Text block:
So the Bond franchise has done what most businesses do. It has created a new model to meet its market, and that is where Daniel Craig’s older, less glamorous Bond comes into play in Skyfall. The character has been transformed into a guy doing his job for the ineffectual bureaucracy he works for. He’s a company man, but the company only cares about itself, while giving Bond the illusion that it cares about him. Both his job and the system that employs him are on the brink of collapse, yet Bond keeps doggedly holding on, doing his job, and slugging away even as he’s beaten down. And that’s what the 007 movies have been forced to do, in a sense. They are a franchise after all, a vastly profitable economic concern.  The actors playing Bond only hold onto the role as long as their performance meets the needs of the business. Once they become outdated, they are replaced with newer, more relevant models.

As the movie opens up and we get to know the characters — his boss M (Judi Dench); the diabolical villain Silva (Javier Bardem); the seductress and “fallen” woman Severine (Bérénice Marlohe); M’s eventual replacement Mallory (Ralph Fiennes), and Bond’s co-worker who both shoots and shaves him, Eve (Naomie Harris) —, they all have one thing in common: they are portrayed in relation to work, their employers and/or the tenuous hold they have on their employment. M is being forced into retirement for failing to do her job. The villain Silva is a disgruntled employee. Mallory acts like your standard power-grubbing middle manager. Eve Moneypenny shoots Bond at the order of M and then is demoted to a “desk job” because she’s not “cut out for field work.” The Bond Girl Severine is a prostitute whose existence is bound to her employer.  Even the old caretaker Kincade (Albert Finney) is an obsolete worker with nothing to care for anymore but a big empty house. This is not the fantasy world where work looks fun, exciting and prosperous. In Skyfall, work is work.

Work to do: Duplicate the complete Skyfall commentary word for word. The lines are not required for this task.

Extracted data:
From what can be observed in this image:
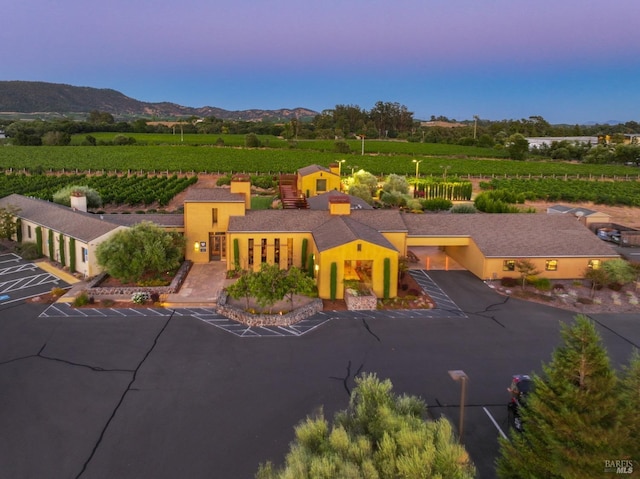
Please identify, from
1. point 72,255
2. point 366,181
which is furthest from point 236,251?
point 366,181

Task solution:
So the Bond franchise has done what most businesses do. It has created a new model to meet its market, and that is where Daniel Craig’s older, less glamorous Bond comes into play in Skyfall. The character has been transformed into a guy doing his job for the ineffectual bureaucracy he works for. He’s a company man, but the company only cares about itself, while giving Bond the illusion that it cares about him. Both his job and the system that employs him are on the brink of collapse, yet Bond keeps doggedly holding on, doing his job, and slugging away even as he’s beaten down. And that’s what the 007 movies have been forced to do, in a sense. They are a franchise after all, a vastly profitable economic concern.  The actors playing Bond only hold onto the role as long as their performance meets the needs of the business. Once they become outdated, they are replaced with newer, more relevant models.

As the movie opens up and we get to know the characters — his boss M (Judi Dench); the diabolical villain Silva (Javier Bardem); the seductress and “fallen” woman Severine (Bérénice Marlohe); M’s eventual replacement Mallory (Ralph Fiennes), and Bond’s co-worker who both shoots and shaves him, Eve (Naomie Harris) —, they all have one thing in common: they are portrayed in relation to work, their employers and/or the tenuous hold they have on their employment. M is being forced into retirement for failing to do her job. The villain Silva is a disgruntled employee. Mallory acts like your standard power-grubbing middle manager. Eve Moneypenny shoots Bond at the order of M and then is demoted to a “desk job” because she’s not “cut out for field work.” The Bond Girl Severine is a prostitute whose existence is bound to her employer.  Even the old caretaker Kincade (Albert Finney) is an obsolete worker with nothing to care for anymore but a big empty house. This is not the fantasy world where work looks fun, exciting and prosperous. In Skyfall, work is work.